Both the field vole and the bank vole can be found in rural and suburban gardens and in the countryside at large. Field voles favour grassland, heathland and moorland whereas bank voles are more at home in hedgerows and woodland. However, their ranges frequently overlap, so where you find an animal isn’t necessarily a guide as to which species it is.
Bank voles tend to be chestnut brown whereas field voles are usually greyish brown, but the most reliable way to distinguish them is by the length of the tail. Bank voles have significantly longer tails – about half the length of the animal’s body as opposed to the stubbier tails of field voles, which are usually less than a third as long as the animal’s body.
OPPOSITE Water shrew on a mossy bank
TOP Young bank vole
BOTTOM LEFT Common shrew foraging
BOTTOM RIGHT Baby water voles feeding
Field voles feed predominantly on grass shoots and mosses — hence their preference for open grassy habitats — whereas bank voles have a diet that includes plant roots, seeds, nuts, berries and fungi.
Field and bank voles are amongst our commonest mammals, and an important food source for owls, kestrels, stoats and weasels. By contrast, the plump and photogenic water vole, our largest native vole, has suffered a catastrophic decline in numbers over the course of the last half century, having disappeared from around 95% of its former habitat.
This has been due in part to pollution and the remodelling of watercourses, and in part to predation by the American mink that escaped – or were released – from fur farms during the 1960s and have now established themselves in the wild.

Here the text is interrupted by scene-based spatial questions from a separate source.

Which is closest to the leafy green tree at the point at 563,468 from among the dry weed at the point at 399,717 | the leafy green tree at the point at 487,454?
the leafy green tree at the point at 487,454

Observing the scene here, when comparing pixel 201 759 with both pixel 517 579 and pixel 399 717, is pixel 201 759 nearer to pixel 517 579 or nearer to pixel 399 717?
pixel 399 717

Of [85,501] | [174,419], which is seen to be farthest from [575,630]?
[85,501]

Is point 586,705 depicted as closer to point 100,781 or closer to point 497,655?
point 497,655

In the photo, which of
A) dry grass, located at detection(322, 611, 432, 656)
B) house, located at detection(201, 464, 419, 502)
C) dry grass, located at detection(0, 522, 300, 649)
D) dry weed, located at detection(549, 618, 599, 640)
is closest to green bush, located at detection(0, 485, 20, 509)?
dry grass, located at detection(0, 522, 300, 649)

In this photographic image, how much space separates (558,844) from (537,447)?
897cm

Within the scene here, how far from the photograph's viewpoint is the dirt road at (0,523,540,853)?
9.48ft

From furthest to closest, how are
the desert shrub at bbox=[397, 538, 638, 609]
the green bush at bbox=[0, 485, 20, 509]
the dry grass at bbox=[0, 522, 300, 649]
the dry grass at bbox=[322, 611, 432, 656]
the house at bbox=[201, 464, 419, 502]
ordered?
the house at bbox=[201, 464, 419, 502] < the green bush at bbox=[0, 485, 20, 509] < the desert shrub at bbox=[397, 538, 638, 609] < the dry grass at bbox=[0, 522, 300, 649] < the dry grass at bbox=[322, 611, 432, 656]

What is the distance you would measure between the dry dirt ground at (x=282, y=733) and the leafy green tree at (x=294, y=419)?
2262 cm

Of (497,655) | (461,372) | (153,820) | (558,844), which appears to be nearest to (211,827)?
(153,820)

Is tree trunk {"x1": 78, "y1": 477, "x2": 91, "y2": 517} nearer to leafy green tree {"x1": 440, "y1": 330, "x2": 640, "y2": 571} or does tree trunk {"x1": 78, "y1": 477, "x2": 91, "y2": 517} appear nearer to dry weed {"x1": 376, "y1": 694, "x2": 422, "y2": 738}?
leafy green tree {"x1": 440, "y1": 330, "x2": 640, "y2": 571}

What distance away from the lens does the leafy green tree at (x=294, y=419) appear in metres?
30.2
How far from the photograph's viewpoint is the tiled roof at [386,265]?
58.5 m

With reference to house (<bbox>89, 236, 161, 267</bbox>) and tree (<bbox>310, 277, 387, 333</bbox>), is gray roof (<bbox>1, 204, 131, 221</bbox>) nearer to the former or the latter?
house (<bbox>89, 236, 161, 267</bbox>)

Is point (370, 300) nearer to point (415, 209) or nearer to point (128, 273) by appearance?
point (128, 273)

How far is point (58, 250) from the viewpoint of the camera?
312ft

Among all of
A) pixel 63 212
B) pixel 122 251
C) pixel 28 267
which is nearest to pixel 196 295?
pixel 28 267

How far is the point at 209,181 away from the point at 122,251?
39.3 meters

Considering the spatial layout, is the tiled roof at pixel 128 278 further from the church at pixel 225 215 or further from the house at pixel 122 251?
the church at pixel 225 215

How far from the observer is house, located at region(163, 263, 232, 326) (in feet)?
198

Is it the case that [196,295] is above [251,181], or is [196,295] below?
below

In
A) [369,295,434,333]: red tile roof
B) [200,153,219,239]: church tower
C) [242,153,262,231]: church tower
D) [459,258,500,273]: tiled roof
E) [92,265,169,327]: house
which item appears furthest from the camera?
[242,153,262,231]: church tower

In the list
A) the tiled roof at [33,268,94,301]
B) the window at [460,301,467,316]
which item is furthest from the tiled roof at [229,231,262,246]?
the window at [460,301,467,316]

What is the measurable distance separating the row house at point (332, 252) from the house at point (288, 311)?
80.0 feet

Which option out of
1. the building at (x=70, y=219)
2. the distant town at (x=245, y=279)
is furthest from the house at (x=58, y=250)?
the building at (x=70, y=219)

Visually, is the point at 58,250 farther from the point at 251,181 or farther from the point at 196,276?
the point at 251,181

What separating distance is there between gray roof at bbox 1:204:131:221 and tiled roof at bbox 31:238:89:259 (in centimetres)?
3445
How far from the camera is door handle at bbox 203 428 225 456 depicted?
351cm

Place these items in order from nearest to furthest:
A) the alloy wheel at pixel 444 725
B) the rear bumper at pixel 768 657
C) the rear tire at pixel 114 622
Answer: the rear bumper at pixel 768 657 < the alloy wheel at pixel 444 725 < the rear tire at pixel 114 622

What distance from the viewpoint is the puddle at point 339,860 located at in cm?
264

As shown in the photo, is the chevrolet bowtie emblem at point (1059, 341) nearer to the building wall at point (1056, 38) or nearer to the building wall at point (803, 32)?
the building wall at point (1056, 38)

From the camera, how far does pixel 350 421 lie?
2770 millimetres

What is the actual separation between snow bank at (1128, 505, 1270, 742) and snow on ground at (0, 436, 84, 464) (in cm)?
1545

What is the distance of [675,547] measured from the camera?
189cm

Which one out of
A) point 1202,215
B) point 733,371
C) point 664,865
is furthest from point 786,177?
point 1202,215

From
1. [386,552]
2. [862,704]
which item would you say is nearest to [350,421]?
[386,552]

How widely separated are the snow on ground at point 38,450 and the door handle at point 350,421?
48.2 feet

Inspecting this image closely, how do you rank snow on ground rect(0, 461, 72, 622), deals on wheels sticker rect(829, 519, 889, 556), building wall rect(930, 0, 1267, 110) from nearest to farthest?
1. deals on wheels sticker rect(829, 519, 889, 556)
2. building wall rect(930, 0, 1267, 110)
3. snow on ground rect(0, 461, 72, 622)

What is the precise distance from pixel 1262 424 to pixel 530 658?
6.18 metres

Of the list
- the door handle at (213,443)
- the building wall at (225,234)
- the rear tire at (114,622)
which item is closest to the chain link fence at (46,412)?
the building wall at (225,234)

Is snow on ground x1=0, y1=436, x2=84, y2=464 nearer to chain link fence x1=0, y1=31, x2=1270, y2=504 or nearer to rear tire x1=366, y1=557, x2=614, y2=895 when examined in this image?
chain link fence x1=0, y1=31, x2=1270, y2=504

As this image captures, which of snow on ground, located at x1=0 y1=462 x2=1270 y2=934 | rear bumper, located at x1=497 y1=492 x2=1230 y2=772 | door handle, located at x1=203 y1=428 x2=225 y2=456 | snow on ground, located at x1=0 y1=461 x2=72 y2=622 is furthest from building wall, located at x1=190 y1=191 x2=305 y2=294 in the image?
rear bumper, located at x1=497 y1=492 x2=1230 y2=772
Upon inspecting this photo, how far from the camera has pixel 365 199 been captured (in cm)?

Since 2008 water voles and their habitat have had full legal protection under the Wildlife & Countryside Act. Without this legislation and the active intervention of various conservation organisations they would almost undoubtedly have become extinct in the UK.
One local nature reserve that is championing the water vole is Foxglove Covert in Catterick Garrison (foxglovecovert.org.uk). Reserve staff regularly monitor the site to ensure that it isn’t invaded by mink, and thanks to their vigilance water voles are regularly spotted chowing down on the apples provided on the reserve’s floating vole-feeding platforms.